Justice Kennedy Denounces Long-Term Solitary Confinement, Says Courts May Need To Intervene To Stop It
Supreme Court Justice Anthony Kennedy last week denounced keeping persons in solitary confinement for long periods of time, and suggested that courts may need to intervene to stop the practice.
Kennedy’s comments came in a concurring opinion in a federal habeas corpus case unrelated to that issue, Davis v. Ayala, decided June 18.
Ayala involved the application of harmless error to federal habeas corpus cases, but Kennedy took the opportunity to note that the petitioner, Ayala, had spent the majority of his 25 years in prison in “administrative segregation,” or “as it is better known, solitary confinement.”
Kennedy said it is “likely” that Ayala has been held in a “windowless cell no larger than a typical parking spot for 23 hours a day,” and in the one hour he is allowed outside, is likely allowed “little or no opportunity for conversation or interaction with anyone.”
Kennedy noted that the “human toll wrought by extended terms of isolation long has been understood,” and that the Supreme Court itself has recognized that solitary confinement “bears ‘a further terror and peculiar mark of infamy.’”

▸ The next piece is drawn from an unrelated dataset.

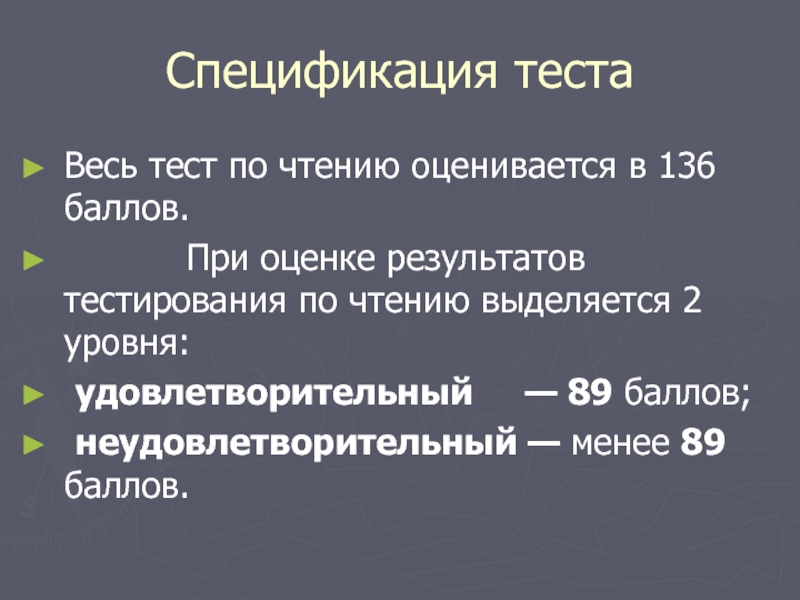 Спецификация теста

► Весь тест по чтению оценивается в 136 баллов.

► При оценке результатов тестирования по чтению выделяется 2 уровня:

► удовлетворительный — 89 баллов;

► неудовлетворительный — менее 89 баллов.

“[T]he condition in which prisoners are kept simply has not been a matter of sufficient public inquiry or interest,” Kennedy said, though he noted a “new and growing awareness” of the devastating effects of solitary confinement on prisoners.
While prison officials must have discretion to impose “temporary” solitary confinement in some instances to impose discipline and protect prison staff and other inmates, Kennedy suggested that courts may need to intervene to stop the “terrible price” of long-term solitary confinement.
“In a case that presented the issue, the judiciary may be required, within its proper jurisdiction and authority, to determine whether workable alternative systems for long-term confinement exist, and, if so, whether a correctional system should be required to adopt them,” Kennedy concluded.
Showing deep division on the Court on the issue, Justice Clarence Thomas, in a concurring opinion in response to Kennedy, said the “accommodations in which Ayala is housed are a far sight more spacious than those in which his [murder] victims” are now housed.